__Records for the task__

Segment Open

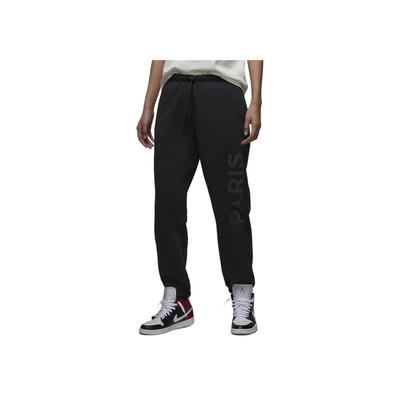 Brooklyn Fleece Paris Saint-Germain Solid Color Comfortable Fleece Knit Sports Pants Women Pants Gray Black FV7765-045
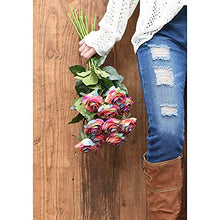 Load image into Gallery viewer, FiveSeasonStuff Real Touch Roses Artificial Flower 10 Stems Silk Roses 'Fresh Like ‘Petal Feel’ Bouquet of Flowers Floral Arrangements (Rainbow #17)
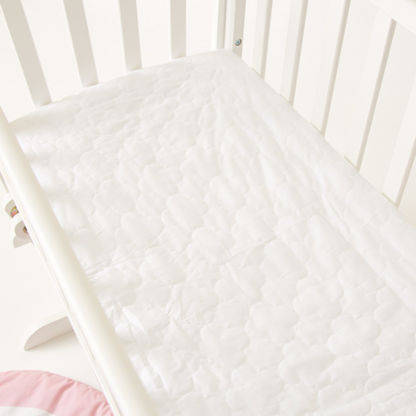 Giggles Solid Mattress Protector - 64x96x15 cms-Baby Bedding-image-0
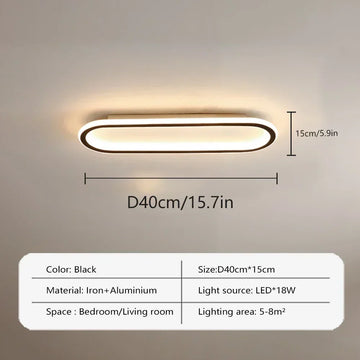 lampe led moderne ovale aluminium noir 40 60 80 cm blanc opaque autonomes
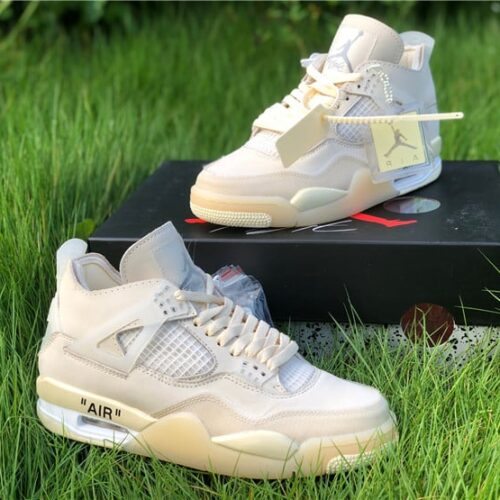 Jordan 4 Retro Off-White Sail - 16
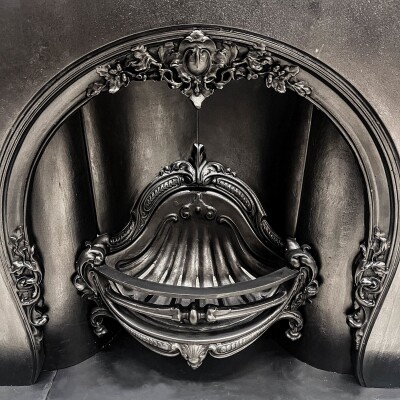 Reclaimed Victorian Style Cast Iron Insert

Segment Closed
Segment Open

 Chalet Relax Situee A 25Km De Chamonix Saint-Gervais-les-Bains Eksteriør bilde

Segment Closed

__Work instructions__
Retype the lines from the line with "Brooklyn Fleece Paris" up to and including the line with "Reclaimed Victorian Style Cast Iron Insert", leaving the pictures out.

__Exercise response__
 Brooklyn Fleece Paris Saint-Germain Solid Color Comfortable Fleece Knit Sports Pants Women Pants Gray Black FV7765-045
 Load image into Gallery viewer, FiveSeasonStuff Real Touch Roses Artificial Flower 10 Stems Silk Roses 'Fresh Like ‘Petal Feel’ Bouquet of Flowers Floral Arrangements (Rainbow #17)
 Giggles Solid Mattress Protector - 64x96x15 cms-Baby Bedding-image-0
 lampe led moderne ovale aluminium noir 40 60 80 cm blanc opaque autonomes
 Jordan 4 Retro Off-White Sail - 16
 Reclaimed Victorian Style Cast Iron Insert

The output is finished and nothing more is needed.